The Dark Tower: The Gunslinger-The Battle of Tull #5

October 17, 2011

Creative Director: Stephen King
Plot:
Robin Furth
Script:
Peter David
Pencils:
Michael Lark
Inks:
Stefano Gaudiano with Brian Thies
Colorist:
Richard Isanove
Letterer:
Joe Sabino
Cover Artist:
Michael Lark, Richard Isanove
Editor:
Ralph Macchio
Publisher:
Marvel Comics

Roland Deschain was ready to leave the town of Tull, but Tull isn’t done with him. Silvia Pittston, the wild preacher-woman who communed with the Man in Black, leads the entire town in a frenzied attack on Roland, and the Gunslinger is forced to draw. The action is fierce, brutal, and swift, but the outcome can never be in doubt. It’s been some time since we saw the last Gunslinger really cut loose, and Lark and company do a fantastic job of showing the battle not just as a gunfight, but as a real tale of horror.

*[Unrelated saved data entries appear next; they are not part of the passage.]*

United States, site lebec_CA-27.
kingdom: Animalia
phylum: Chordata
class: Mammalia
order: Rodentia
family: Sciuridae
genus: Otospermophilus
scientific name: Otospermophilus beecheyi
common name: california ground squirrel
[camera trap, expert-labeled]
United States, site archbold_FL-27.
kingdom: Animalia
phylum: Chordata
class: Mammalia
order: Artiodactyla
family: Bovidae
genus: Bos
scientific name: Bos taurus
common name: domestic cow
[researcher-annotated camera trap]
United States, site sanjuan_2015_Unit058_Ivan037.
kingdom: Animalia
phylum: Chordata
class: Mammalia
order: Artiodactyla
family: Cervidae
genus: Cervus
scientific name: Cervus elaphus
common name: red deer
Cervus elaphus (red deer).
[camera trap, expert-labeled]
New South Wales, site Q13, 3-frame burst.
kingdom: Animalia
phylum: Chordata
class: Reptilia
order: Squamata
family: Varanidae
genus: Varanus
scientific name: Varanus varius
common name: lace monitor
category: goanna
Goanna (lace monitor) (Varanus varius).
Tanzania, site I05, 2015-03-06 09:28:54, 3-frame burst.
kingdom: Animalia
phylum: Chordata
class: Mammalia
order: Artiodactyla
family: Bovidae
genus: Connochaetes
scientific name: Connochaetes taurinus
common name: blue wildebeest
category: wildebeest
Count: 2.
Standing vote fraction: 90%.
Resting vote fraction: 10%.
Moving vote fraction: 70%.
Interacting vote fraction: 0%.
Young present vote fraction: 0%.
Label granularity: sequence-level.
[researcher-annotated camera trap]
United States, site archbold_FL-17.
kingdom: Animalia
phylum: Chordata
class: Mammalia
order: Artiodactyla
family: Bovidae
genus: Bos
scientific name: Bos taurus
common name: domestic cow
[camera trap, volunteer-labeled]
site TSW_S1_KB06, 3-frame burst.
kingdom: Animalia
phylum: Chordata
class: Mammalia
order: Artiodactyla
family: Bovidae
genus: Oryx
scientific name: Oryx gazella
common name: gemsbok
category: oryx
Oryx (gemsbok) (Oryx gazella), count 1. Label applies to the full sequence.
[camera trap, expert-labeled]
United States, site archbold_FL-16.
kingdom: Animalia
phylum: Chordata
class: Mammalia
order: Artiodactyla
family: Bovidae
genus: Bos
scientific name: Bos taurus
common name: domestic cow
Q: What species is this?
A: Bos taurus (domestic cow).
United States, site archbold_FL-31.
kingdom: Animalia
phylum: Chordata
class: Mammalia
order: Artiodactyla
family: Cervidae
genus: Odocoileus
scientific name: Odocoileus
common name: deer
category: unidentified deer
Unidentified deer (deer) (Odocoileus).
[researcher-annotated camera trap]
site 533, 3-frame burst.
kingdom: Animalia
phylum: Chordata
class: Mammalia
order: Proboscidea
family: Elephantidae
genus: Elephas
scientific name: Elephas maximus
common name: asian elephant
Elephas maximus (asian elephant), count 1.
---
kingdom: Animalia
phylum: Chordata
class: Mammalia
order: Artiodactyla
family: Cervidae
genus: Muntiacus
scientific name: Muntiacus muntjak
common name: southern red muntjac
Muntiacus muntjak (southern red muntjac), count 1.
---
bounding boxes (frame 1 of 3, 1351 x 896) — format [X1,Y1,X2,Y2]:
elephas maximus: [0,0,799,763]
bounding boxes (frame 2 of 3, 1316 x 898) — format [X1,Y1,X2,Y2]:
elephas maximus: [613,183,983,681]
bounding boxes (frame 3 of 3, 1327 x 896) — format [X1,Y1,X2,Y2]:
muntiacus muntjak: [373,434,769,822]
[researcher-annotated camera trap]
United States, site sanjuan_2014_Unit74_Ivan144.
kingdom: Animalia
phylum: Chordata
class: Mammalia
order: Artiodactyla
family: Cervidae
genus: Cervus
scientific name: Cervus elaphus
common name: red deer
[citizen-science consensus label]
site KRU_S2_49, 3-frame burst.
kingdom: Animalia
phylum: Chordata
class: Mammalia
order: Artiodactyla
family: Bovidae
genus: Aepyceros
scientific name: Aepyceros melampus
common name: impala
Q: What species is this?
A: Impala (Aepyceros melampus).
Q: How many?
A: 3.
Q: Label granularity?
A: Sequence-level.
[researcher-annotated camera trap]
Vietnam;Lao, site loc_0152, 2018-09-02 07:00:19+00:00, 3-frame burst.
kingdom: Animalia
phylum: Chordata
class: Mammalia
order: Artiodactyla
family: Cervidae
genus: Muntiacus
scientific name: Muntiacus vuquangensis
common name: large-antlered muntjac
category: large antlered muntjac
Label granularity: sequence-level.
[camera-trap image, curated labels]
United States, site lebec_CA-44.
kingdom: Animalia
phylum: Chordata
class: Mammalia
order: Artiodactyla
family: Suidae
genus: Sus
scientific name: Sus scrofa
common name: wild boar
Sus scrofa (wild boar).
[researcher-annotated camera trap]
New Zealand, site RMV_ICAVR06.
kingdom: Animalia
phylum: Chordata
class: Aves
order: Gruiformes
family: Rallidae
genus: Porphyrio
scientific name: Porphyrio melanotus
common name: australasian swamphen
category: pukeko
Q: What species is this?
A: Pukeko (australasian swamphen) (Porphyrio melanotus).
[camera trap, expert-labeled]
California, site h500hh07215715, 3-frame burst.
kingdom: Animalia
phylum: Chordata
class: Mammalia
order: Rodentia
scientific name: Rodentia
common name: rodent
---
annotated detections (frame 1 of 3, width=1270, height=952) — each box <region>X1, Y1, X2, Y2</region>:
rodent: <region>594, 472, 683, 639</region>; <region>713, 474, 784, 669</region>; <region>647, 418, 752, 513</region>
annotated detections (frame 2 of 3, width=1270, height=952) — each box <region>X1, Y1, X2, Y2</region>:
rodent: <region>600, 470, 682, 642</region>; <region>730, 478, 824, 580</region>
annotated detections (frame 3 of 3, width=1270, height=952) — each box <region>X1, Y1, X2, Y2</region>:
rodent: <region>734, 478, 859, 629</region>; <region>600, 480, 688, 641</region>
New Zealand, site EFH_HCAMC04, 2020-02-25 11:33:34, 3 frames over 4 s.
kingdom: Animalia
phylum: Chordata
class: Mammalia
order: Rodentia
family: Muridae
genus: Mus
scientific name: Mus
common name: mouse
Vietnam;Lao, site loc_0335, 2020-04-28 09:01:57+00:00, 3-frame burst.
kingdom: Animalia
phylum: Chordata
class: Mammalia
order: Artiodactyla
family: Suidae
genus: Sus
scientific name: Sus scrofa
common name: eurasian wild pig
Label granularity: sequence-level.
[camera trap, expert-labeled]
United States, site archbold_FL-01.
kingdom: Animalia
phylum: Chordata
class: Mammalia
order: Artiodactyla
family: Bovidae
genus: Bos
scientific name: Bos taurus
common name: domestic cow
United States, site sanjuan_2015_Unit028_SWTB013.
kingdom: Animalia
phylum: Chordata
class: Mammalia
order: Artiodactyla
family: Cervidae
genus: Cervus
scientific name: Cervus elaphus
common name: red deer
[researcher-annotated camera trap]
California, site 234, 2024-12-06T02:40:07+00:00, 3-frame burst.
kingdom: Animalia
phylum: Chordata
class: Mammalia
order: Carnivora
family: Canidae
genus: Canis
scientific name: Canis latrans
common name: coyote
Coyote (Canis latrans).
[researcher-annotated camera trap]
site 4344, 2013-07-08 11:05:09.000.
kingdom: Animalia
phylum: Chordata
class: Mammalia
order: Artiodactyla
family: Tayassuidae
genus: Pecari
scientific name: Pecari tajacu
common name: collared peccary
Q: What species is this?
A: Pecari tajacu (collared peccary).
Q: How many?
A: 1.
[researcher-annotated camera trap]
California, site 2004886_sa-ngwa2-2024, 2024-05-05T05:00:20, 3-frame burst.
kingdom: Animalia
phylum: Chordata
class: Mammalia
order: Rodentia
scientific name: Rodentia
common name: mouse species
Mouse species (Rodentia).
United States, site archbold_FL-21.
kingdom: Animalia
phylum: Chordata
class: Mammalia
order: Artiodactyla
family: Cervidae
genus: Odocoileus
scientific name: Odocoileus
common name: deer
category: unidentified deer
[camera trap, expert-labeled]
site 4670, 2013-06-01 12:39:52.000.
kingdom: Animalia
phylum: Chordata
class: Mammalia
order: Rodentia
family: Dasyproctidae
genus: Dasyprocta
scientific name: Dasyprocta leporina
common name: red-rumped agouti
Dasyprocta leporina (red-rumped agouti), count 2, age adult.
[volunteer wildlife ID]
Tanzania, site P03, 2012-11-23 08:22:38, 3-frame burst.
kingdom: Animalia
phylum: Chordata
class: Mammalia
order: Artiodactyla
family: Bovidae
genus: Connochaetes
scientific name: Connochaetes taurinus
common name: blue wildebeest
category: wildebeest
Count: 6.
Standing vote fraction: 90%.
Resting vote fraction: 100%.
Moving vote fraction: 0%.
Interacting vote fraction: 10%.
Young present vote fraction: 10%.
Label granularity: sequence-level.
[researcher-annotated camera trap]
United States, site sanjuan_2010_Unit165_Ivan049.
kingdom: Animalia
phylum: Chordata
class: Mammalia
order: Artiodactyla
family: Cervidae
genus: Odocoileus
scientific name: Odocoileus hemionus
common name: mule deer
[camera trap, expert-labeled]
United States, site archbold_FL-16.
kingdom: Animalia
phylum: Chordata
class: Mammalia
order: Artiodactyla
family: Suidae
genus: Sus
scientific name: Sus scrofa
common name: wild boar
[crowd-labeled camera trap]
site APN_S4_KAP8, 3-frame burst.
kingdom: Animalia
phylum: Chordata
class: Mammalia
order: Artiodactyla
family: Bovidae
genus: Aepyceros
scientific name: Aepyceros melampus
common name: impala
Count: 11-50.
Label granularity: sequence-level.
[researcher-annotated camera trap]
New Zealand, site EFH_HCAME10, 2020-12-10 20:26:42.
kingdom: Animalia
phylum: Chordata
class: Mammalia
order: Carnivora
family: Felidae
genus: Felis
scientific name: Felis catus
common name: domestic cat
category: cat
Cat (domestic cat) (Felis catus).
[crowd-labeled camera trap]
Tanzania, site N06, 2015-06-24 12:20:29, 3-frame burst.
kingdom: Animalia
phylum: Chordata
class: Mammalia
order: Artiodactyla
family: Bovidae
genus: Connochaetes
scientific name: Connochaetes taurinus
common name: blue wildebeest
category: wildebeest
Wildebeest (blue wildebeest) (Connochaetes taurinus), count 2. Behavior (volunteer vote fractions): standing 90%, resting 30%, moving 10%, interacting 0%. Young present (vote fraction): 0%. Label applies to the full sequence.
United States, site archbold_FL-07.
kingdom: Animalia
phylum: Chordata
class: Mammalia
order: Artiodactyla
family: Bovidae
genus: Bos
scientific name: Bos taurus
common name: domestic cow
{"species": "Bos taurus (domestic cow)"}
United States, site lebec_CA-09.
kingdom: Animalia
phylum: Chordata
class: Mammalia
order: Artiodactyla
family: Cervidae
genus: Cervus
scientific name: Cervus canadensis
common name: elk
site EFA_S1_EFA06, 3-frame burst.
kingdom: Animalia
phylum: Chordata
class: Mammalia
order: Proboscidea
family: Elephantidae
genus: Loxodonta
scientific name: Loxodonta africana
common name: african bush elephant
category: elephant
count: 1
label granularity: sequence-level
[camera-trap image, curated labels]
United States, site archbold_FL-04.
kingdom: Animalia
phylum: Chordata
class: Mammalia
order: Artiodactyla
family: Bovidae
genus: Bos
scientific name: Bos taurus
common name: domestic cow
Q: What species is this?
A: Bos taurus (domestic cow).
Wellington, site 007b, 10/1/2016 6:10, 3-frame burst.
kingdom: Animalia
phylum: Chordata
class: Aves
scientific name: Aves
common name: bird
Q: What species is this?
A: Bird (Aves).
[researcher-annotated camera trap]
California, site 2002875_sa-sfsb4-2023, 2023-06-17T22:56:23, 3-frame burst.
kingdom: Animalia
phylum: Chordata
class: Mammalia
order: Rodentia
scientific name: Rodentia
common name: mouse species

Roland’s adversaries are crazed, wild, and the way he is forced to systematically gun them down isn’t really to watch. (Entertaining, but not fun. If that makes sense.) At any rate, this is the best installment of Roland’s story in quite some time. I don’t often mention the supplementary material when I review this issues, but this is an issue where it’s worth making an exception. Robin Furth, who was Stephen King’s research assistant for years before launching her own writing career, gives us something I find interesting not so much as a comic fan, but as a longtime follower of King’s work. The Gunslinger was originally published in 1982. In 2003, when the finale of the series was finally being prepared, King revised and re-released the first installment to bring it more in-line with the end of the series. In her supplementary article, Furth picks apart the differences between the two versions of the novel, particularly as relates to this section, the Battle of Tull. Although I’ve read both versions of the novel, I read them years apart and never attempted to compare the two, so the article is fascinating to me. A fan of King’s will find this well worth the read regardless of anything else.